Usage of BTrees to store data globaly

We have this case where we have to use data from an external web service. It delivers 16’000 entries and this is a very slow thing (if you want all data at once). So we have to store some data in our Plone site so we can use it afterward in our vocabularies.

@davisagli suggested using a BTree so I started with development and now I have a solution… But I’m unsure if I introduced a memory leak. I don’t know if overriding the whole stored BTree (with all entries; Line 132 in _set_oes) is a problem. What happens with the BTree which was stored before?

My approach is a new Toolset (copied from Core Tools because I didn’t find any documentation on this topic). The data will be introduced with a view (called by a cronjob) that calls the refresh_oes-Method.

So I hope someone with more experience with the usage of BTrees / Toolsets (see below) could have a look at it and give feedback.

# -*- coding: utf-8 -*-
from fhnw.core.interfaces import IOEDataStoreTool
from AccessControl.class_init import InitializeClass
from AccessControl.SecurityInfo import ClassSecurityInfo
from App.Common import package_home
from App.special_dtml import DTMLFile
from datetime import datetime
from BTrees.check import check
from BTrees.OOBTree import OOBTree
from os import path as os_path
from plone import api
from Products.CMFCore.permissions import ManagePortal
from Products.CMFCore.utils import UniqueObject
from Products.CMFCore.utils import registerToolInterface
from OFS.PropertyManager import PropertyManager
from OFS.SimpleItem import SimpleItem
from typing import Any
from typing import Dict
from typing import List
from typing import Tuple
from zope.interface import implementer

import logging


logger = logging.getLogger("fhnw.core")
_dtmldir = os_path.join(package_home(globals()), "dtml")


@implementer(IOEDataStoreTool)
class OEDataStoreTool(UniqueObject, SimpleItem, PropertyManager):
    id: str = "fhnw_datastore_oe"
    meta_type = "FHNWCore DataStoreOE Tool"
    zmi_icon: str = "fas fa-database"
    security: ClassSecurityInfo = ClassSecurityInfo()

    _properties: Tuple[Dict] = (
        {"id": "last_update", "type": "string", "mode": ""},
        {"id": "running", "type": "boolean", "mode": "w"},
    )
    last_update: str = None
    running: bool = False

    manage_options: Tuple[Dict] = (
        ({"label": "Overview", "action": "manage_overview"},)
        + PropertyManager.manage_options
        + SimpleItem.manage_options
    )

    security.declareProtected(ManagePortal, "manage_overview")
    manage_overview = DTMLFile("explainOEDataStoreTool", _dtmldir)

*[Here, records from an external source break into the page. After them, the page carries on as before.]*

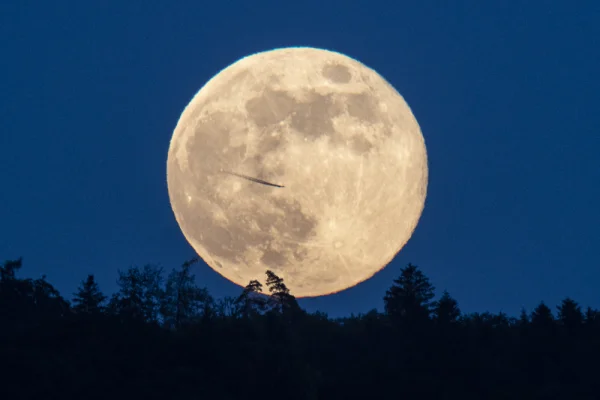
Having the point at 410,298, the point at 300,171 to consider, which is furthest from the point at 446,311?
the point at 300,171

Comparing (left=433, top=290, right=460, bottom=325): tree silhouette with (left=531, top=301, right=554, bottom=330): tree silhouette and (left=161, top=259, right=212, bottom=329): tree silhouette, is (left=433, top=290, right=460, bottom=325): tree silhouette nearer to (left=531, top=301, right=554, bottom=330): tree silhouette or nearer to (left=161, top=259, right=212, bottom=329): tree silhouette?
(left=531, top=301, right=554, bottom=330): tree silhouette

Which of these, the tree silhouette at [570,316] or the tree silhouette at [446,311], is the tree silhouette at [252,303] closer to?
the tree silhouette at [446,311]

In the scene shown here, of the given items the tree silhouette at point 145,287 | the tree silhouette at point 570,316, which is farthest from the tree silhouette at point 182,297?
the tree silhouette at point 570,316

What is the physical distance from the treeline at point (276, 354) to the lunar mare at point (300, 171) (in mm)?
2407

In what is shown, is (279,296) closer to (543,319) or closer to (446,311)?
(446,311)

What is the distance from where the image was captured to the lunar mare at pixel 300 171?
3241cm

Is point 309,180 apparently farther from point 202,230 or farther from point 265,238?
point 202,230

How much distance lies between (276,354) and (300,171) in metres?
7.32

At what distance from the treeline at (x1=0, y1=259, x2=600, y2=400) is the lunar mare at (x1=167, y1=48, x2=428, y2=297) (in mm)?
2407

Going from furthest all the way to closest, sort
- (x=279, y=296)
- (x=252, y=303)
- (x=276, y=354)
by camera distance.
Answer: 1. (x=252, y=303)
2. (x=279, y=296)
3. (x=276, y=354)

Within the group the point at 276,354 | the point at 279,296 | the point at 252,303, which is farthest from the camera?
the point at 252,303

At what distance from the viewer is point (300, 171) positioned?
1268 inches

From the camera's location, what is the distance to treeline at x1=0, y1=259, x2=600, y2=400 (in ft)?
94.0

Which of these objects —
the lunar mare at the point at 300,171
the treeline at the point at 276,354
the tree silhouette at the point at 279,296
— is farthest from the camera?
the tree silhouette at the point at 279,296
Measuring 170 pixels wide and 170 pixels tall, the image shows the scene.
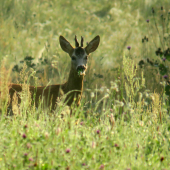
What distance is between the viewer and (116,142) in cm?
388

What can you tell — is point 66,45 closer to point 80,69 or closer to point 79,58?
point 79,58

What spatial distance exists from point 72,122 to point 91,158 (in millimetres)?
420

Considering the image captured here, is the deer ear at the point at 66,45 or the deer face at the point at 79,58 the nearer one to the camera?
the deer face at the point at 79,58

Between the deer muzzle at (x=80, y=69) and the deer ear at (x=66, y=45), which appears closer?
the deer muzzle at (x=80, y=69)

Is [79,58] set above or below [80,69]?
above

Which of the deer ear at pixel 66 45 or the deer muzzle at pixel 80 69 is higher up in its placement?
the deer ear at pixel 66 45

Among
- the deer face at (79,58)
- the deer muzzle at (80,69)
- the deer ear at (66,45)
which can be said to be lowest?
the deer muzzle at (80,69)

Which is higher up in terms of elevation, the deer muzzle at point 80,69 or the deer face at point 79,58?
the deer face at point 79,58

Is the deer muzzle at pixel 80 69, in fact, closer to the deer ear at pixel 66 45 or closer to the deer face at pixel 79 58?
the deer face at pixel 79 58

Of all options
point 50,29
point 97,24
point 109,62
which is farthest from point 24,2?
point 109,62

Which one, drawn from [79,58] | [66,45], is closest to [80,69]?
[79,58]

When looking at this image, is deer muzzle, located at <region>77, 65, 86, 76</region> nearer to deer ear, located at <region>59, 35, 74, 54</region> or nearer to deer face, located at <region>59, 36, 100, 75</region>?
deer face, located at <region>59, 36, 100, 75</region>

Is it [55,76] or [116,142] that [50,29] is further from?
[116,142]

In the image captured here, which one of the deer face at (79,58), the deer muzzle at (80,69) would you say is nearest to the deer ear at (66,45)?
the deer face at (79,58)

    def __init__(self) -> None:
        self._oe_data: OOBTree = OOBTree()

    @security.private
    def get_oes(self) -> List[Dict]:
        """Returns stored OE data.

        Returns:
            list: OEs
        """
        return list(self._oe_data.values())

    @security.private
    def refresh_oes(self) -> bool:
        """Refreshes the OE data.

        If refresh is already running the new call will be aborted.

        Returns:
            bool: Determines if the update was successful
        """
        if self.running:
            logger.info("Refreshing of OE data is already running.")
            return False

        self.running = True
        data: List[Dict] = self._fetch_oes()
        if data:
            try:
                self._set_oes(data)
                self.running = False
                return True
            except (ValueError, AssertionError):
                logger.warning("Could not set OE")
        self.running = False
        return False

    @security.private
    def _set_oes(self, oe_data: List[Dict]) -> None:
        """Sets the whole oe data to the given value

        Args:
            oe_data (List[Dict]): all OE entries within a list.

        Raises:
            ValueError: Given OE data is not of type dict.
            AssertionError: If anything is wrong with the new value of oe_data
        """
        if not isinstance(oe_data, list):
            raise ValueError("Given oe_data is not of type dict.")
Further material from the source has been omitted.